Your answer is the lines below, exactly, from the one that contains "Getting Revenge on" through the one that contains "Microsoft Azure Developer", both included.

Stored data
*-*-*

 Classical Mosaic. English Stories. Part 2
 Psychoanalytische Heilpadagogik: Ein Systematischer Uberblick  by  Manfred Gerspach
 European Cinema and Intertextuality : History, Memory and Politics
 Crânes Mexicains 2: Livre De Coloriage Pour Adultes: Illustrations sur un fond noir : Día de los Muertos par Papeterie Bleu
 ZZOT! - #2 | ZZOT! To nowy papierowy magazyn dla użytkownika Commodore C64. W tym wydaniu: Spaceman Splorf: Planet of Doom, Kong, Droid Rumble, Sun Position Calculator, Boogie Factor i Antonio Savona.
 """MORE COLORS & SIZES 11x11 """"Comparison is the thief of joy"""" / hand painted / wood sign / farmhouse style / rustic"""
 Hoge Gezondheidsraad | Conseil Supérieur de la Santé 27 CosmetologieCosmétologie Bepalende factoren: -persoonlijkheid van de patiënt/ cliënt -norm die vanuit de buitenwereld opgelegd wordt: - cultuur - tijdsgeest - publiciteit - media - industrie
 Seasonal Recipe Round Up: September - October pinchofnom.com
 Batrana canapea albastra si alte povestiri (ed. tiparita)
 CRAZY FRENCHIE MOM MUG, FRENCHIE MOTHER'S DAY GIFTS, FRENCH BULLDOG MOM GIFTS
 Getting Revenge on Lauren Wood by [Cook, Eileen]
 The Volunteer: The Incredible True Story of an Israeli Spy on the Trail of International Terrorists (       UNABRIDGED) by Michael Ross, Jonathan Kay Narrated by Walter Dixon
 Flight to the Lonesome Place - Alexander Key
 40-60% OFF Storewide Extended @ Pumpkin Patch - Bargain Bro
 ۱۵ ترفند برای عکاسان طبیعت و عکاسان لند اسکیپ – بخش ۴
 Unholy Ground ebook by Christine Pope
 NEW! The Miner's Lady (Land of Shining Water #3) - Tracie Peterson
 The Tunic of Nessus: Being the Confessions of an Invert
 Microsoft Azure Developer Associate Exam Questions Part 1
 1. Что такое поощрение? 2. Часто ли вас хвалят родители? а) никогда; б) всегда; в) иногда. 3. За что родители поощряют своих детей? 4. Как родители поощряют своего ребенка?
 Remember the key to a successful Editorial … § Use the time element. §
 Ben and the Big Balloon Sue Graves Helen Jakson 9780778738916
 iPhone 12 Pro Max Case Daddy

*-*-*

* SOLUTION FOR THIS TASK:
 Getting Revenge on Lauren Wood by [Cook, Eileen]
 The Volunteer: The Incredible True Story of an Israeli Spy on the Trail of International Terrorists (       UNABRIDGED) by Michael Ross, Jonathan Kay Narrated by Walter Dixon
 Flight to the Lonesome Place - Alexander Key
 40-60% OFF Storewide Extended @ Pumpkin Patch - Bargain Bro
 ۱۵ ترفند برای عکاسان طبیعت و عکاسان لند اسکیپ – بخش ۴
 Unholy Ground ebook by Christine Pope
 NEW! The Miner's Lady (Land of Shining Water #3) - Tracie Peterson
 The Tunic of Nessus: Being the Confessions of an Invert
 Microsoft Azure Developer Associate Exam Questions Part 1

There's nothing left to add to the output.